### TRY IT:
Please reproduce the full CouchDB view-processing thread below, word for word.

### TEXT EXCERPT:

┏━━

Hey Chris,
The main issue here is how good your view server is; can it take
getting
1000's of responses at once? An HTTP view response would be nice...
I'm
pretty sure that CouchDB could handle getting all the requests from
workers.
I think this could also allow for view of view processing, without
going
through/maintaining an intermediate database.
The reason we haven't implemented something like this yet is that it
assumes that your bottleneck is CPU-time, and that it's worth it to
move docs across a cluster to be processed, then return the rows to
the original Couch for indexing.
This might help a little bit in cases where your map function is very
CPU intensive, but you aren't going to get 8x faster by using 8 boxes,
because the bottleneck will quickly become updating the view index
file on the original Couch.
Partitioning (a cluster of say 8 Couches where each Couch has 1/8th
the data) will speed your view generation up by roughly 8x (at the
expense of slightly higher http-query overhead.) In this approach, the
map reduce model on an individual of one of those Couches isn't any
different than it is today. The functions are run close to the data
(no map reduce network overhead), and the rows are stored in 1 index
per Couch, which is what allows the 8x speedup.
Does this make sense?
Sure does. However, say I have a cluster of a few thousand machines
(which I do) I'm not sure that will work. The map/reduce would be very
CPU intensive (a map would be a simulation, lasting minutes per
document, seeded from values in a couch document). The machines are in
a traditional batch system, so setting up long-lived services on them
(e.g. an instance of CouchDB) isn't going to fly. The documents and
results are small but numerous (millions). I agree I won't get a
linear scaling with the number of machines, but it might make
something not possible in a standard couch cluster (because the map
will take millions of minutes) possible.
Maybe Couch isn't a good fit for this and I should use Hadoop for
everything, but it's fun to find out :)
Cheers
Simon

┗━━

### DATA EXCERPT:
┏━━

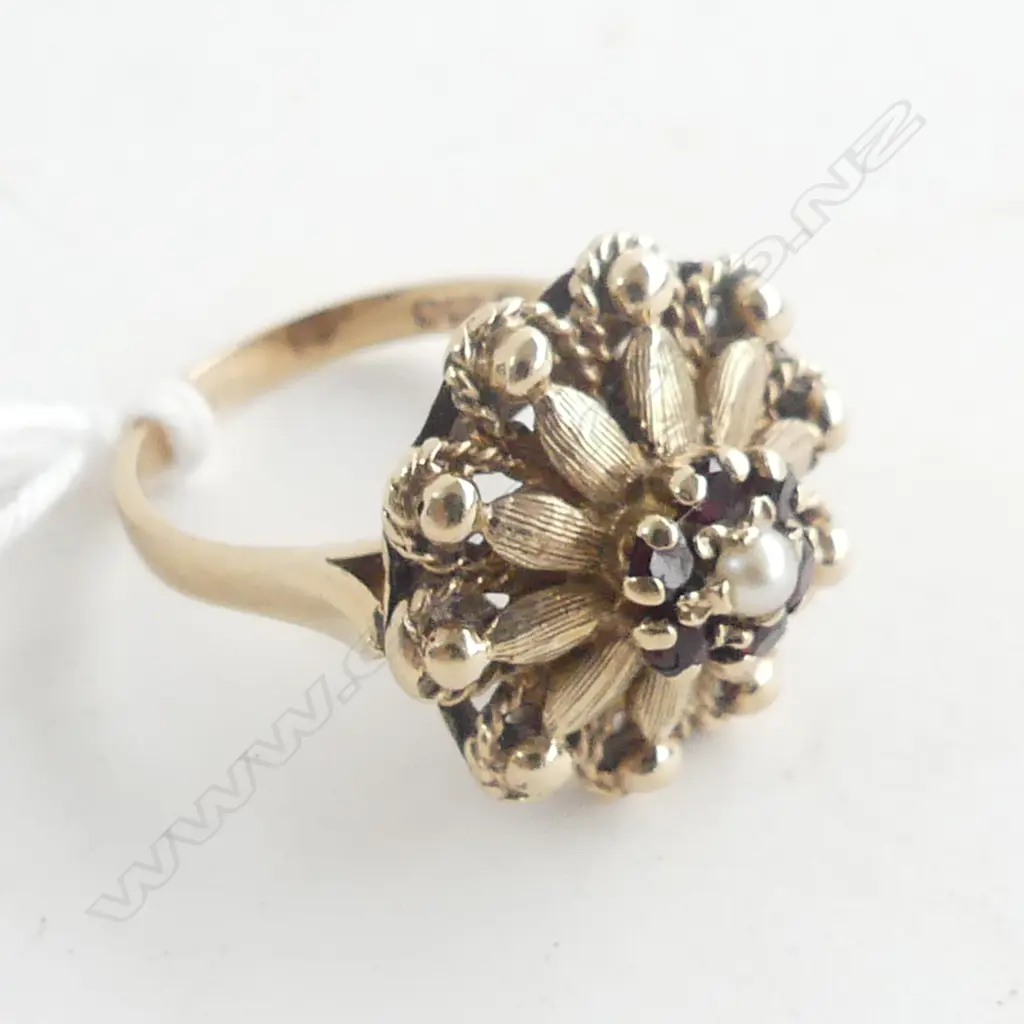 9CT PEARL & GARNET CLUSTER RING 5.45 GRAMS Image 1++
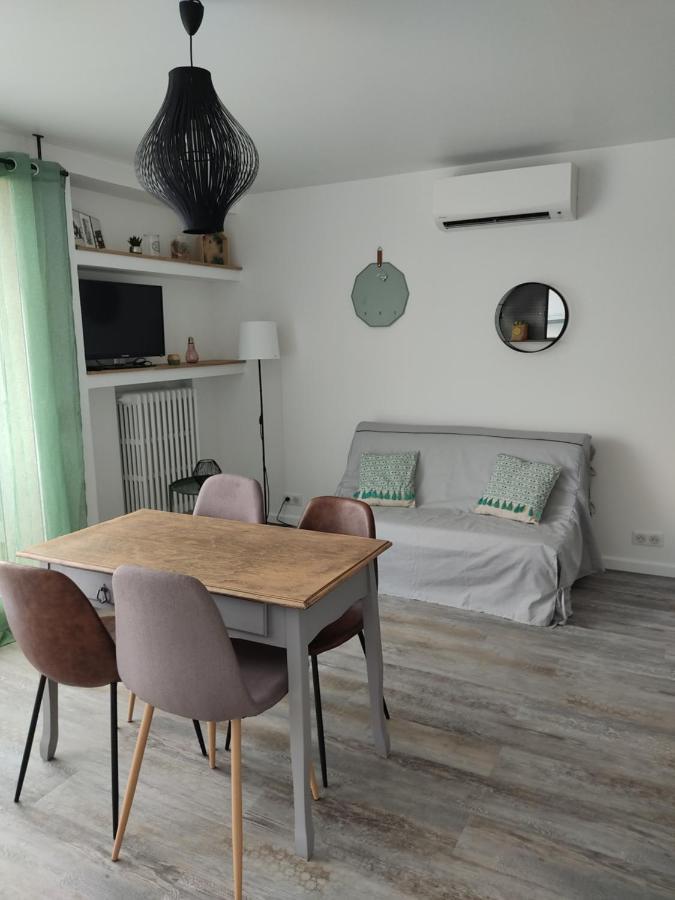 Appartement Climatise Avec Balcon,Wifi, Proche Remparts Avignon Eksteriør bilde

┗━━

### TASK SOLUTION:
Hey Chris,
The main issue here is how good your view server is; can it take
getting
1000's of responses at once? An HTTP view response would be nice...
I'm
pretty sure that CouchDB could handle getting all the requests from
workers.
I think this could also allow for view of view processing, without
going
through/maintaining an intermediate database.
The reason we haven't implemented something like this yet is that it
assumes that your bottleneck is CPU-time, and that it's worth it to
move docs across a cluster to be processed, then return the rows to
the original Couch for indexing.
This might help a little bit in cases where your map function is very
CPU intensive, but you aren't going to get 8x faster by using 8 boxes,
because the bottleneck will quickly become updating the view index
file on the original Couch.
Partitioning (a cluster of say 8 Couches where each Couch has 1/8th
the data) will speed your view generation up by roughly 8x (at the
expense of slightly higher http-query overhead.) In this approach, the
map reduce model on an individual of one of those Couches isn't any
different than it is today. The functions are run close to the data
(no map reduce network overhead), and the rows are stored in 1 index
per Couch, which is what allows the 8x speedup.
Does this make sense?
Sure does. However, say I have a cluster of a few thousand machines
(which I do) I'm not sure that will work. The map/reduce would be very
CPU intensive (a map would be a simulation, lasting minutes per
document, seeded from values in a couch document). The machines are in
a traditional batch system, so setting up long-lived services on them
(e.g. an instance of CouchDB) isn't going to fly. The documents and
results are small but numerous (millions). I agree I won't get a
linear scaling with the number of machines, but it might make
something not possible in a standard couch cluster (because the map
will take millions of minutes) possible.
Maybe Couch isn't a good fit for this and I should use Hadoop for
everything, but it's fun to find out :)
Cheers
Simon